▶ SHORT TASK: Nothing other than the lines from the one containing "From these options" through the close of the entries below should be printed, each exactly.

▶ DATASET:
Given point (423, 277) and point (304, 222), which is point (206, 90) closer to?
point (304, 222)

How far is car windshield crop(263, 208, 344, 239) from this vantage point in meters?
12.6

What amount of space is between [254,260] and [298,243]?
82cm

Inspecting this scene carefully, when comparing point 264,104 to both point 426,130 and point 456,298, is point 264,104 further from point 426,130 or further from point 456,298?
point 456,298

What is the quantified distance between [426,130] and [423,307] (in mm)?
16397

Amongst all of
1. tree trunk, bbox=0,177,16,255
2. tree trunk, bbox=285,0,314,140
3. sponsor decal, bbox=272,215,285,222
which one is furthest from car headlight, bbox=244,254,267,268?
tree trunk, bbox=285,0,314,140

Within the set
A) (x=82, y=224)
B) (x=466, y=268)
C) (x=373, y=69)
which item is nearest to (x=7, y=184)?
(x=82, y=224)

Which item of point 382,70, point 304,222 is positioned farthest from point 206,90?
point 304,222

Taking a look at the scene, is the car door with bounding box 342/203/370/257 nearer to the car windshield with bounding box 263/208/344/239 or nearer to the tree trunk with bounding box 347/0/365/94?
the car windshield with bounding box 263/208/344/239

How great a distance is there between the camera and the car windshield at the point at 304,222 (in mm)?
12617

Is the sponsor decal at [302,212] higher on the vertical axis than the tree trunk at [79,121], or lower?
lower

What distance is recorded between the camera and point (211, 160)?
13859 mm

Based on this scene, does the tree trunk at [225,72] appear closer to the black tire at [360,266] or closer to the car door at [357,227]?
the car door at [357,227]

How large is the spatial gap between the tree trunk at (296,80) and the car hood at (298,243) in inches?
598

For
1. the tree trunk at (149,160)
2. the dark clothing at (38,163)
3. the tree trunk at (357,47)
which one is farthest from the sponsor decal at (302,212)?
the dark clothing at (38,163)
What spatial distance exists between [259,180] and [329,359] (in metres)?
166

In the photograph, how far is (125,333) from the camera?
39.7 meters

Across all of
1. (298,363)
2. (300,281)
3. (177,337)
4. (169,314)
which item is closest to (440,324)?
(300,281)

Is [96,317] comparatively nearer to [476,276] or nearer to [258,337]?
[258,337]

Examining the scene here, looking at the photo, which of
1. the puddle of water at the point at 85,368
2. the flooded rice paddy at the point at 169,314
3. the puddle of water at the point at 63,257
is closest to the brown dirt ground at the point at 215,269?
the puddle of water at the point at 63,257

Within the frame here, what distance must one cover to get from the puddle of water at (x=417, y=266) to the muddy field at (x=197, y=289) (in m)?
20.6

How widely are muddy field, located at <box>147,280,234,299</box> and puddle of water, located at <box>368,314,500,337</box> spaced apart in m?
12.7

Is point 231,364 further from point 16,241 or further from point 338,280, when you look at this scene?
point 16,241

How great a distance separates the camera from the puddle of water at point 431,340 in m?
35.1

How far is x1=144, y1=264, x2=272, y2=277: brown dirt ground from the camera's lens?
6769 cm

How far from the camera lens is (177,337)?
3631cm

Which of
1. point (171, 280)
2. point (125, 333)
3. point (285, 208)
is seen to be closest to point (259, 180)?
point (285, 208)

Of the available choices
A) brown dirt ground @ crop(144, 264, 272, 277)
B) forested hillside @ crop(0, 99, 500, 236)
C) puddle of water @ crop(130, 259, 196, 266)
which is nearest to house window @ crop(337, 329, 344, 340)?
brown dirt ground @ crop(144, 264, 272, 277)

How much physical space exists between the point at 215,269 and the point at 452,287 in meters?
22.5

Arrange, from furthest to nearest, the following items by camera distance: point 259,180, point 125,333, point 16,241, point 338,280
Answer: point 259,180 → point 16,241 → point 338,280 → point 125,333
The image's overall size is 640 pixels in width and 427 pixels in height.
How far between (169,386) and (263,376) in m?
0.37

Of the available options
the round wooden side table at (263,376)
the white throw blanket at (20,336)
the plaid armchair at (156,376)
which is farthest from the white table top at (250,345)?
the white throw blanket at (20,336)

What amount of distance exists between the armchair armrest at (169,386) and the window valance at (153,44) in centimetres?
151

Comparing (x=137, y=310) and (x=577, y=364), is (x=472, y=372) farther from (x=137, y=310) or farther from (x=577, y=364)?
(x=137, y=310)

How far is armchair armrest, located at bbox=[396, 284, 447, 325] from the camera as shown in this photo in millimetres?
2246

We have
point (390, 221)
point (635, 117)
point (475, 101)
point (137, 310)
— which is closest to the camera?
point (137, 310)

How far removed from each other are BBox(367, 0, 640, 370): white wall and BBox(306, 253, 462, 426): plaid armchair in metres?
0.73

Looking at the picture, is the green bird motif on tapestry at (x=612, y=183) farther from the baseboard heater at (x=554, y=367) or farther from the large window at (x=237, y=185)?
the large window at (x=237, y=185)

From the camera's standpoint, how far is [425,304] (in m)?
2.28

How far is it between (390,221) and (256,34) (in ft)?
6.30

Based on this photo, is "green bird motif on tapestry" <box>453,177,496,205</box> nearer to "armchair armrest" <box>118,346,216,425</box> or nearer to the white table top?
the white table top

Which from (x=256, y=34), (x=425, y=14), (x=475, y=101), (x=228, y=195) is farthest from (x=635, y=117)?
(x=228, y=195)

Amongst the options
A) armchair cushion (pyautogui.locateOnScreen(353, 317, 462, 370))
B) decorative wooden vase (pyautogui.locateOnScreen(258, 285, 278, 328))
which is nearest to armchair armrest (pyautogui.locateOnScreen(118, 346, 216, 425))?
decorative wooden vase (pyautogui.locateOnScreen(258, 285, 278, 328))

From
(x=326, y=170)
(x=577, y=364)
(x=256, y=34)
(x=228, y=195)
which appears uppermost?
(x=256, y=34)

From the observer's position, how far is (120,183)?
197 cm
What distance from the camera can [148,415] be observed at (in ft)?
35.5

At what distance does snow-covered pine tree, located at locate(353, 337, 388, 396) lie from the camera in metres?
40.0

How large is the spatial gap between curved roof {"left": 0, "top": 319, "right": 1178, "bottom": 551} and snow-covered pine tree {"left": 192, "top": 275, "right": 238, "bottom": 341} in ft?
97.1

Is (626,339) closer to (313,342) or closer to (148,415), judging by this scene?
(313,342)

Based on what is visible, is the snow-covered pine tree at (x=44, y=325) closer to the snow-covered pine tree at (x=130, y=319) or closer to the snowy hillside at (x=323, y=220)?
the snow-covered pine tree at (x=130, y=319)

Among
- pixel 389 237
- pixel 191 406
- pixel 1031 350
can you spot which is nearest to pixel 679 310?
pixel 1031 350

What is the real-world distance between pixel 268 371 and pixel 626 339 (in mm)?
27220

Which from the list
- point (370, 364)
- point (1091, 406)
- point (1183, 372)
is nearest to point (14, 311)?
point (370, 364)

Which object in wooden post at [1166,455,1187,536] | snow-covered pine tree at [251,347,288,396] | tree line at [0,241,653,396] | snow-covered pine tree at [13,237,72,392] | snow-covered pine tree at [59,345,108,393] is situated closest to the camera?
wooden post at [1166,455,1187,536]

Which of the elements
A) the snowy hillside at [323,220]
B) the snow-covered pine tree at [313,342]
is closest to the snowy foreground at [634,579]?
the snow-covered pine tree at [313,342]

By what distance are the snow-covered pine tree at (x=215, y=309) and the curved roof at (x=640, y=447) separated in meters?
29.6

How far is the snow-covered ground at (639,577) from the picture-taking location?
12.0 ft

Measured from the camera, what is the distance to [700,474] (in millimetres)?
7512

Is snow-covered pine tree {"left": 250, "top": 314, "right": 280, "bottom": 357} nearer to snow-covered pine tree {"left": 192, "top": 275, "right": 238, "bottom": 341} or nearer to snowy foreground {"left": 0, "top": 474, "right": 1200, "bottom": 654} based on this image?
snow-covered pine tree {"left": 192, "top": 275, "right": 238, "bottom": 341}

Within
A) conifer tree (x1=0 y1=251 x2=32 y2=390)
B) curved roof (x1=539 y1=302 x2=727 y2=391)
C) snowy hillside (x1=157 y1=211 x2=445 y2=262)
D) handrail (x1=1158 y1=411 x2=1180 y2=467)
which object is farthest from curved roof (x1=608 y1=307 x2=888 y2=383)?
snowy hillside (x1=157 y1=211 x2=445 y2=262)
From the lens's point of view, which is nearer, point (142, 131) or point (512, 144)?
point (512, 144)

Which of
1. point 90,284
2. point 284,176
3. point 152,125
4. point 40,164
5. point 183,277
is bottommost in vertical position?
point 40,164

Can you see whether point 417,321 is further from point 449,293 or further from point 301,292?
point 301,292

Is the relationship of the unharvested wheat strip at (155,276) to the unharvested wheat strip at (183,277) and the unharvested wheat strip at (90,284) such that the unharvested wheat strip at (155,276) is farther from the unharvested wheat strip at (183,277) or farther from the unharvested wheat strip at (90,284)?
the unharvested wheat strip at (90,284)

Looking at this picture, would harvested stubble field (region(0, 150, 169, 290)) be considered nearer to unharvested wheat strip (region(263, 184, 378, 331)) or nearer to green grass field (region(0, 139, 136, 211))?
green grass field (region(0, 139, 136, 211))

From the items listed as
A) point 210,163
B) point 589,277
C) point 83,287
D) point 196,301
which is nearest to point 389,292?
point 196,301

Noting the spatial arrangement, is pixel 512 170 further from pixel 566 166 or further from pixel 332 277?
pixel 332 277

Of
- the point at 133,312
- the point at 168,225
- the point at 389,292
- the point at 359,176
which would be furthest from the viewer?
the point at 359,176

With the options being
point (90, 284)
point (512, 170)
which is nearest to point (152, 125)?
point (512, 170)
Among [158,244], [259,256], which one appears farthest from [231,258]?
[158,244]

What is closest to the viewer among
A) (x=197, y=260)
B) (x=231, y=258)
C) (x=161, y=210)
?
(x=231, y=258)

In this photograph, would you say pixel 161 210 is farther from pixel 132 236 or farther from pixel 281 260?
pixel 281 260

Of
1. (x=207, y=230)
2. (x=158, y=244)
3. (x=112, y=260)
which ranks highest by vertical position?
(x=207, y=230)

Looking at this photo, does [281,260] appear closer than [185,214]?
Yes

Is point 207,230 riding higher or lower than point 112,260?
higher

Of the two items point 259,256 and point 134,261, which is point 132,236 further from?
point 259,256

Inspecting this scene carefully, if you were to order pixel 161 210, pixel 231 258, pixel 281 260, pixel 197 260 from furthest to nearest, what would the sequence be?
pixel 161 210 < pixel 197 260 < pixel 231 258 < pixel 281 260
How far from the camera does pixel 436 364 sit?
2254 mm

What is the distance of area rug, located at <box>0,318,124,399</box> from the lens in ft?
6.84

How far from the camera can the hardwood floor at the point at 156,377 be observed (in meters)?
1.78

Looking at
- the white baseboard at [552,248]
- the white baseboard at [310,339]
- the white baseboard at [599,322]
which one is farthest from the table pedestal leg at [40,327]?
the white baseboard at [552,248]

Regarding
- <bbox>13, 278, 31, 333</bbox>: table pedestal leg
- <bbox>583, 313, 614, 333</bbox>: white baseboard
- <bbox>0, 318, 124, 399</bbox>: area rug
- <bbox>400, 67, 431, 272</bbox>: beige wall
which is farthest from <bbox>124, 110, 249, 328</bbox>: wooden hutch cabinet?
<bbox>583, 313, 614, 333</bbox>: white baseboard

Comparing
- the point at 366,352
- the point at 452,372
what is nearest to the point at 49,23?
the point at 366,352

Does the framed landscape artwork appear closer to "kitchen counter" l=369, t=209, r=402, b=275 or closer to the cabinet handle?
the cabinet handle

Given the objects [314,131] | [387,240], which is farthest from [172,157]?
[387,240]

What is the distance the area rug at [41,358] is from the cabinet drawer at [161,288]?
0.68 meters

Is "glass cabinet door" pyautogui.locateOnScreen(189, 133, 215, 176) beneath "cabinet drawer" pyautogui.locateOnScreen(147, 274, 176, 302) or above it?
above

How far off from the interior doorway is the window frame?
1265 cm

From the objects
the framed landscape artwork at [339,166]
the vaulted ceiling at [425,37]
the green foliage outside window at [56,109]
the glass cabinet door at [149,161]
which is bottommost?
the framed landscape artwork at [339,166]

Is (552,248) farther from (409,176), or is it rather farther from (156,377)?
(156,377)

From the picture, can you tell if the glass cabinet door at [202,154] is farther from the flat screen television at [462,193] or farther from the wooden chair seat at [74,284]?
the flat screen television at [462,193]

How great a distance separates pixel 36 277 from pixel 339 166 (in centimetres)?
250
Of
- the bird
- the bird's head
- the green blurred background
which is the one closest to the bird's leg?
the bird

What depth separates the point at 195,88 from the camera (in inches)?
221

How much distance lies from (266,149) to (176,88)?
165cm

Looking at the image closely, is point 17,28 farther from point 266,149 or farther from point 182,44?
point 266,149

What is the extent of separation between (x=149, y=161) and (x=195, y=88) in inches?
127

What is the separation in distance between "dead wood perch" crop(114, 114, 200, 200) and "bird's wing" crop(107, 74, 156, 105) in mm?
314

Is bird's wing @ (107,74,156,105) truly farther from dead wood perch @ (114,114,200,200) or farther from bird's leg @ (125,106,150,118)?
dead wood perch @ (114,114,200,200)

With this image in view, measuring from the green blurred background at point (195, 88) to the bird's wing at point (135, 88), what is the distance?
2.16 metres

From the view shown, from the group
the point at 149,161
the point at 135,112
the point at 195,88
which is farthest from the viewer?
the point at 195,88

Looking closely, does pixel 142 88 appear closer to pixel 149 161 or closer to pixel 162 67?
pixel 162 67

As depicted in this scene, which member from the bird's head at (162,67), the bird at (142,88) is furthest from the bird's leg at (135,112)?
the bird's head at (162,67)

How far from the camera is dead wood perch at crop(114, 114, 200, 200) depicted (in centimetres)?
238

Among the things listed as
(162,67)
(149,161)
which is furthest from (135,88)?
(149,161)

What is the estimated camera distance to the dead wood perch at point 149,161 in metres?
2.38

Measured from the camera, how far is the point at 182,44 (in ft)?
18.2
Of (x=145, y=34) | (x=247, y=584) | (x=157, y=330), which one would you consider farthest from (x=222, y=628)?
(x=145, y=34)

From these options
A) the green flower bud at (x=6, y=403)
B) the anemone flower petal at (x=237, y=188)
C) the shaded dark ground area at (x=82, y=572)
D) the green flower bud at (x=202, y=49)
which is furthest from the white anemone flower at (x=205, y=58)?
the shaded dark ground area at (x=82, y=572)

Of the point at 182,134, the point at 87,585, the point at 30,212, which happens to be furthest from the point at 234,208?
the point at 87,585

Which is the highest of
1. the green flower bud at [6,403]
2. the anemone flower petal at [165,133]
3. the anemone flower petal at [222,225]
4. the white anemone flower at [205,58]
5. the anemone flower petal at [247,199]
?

▶ THE SOLUTION:
From these options
A) the green flower bud at (x=6, y=403)
B) the anemone flower petal at (x=237, y=188)
C) the shaded dark ground area at (x=82, y=572)
D) the green flower bud at (x=202, y=49)
which is furthest from the white anemone flower at (x=205, y=58)?
the shaded dark ground area at (x=82, y=572)

Of the point at 182,134, the point at 87,585, the point at 30,212, which happens to be furthest from the point at 234,208?
the point at 87,585

Which is the highest of
1. the green flower bud at [6,403]
2. the anemone flower petal at [165,133]
3. the anemone flower petal at [222,225]
4. the white anemone flower at [205,58]
5. the anemone flower petal at [247,199]
?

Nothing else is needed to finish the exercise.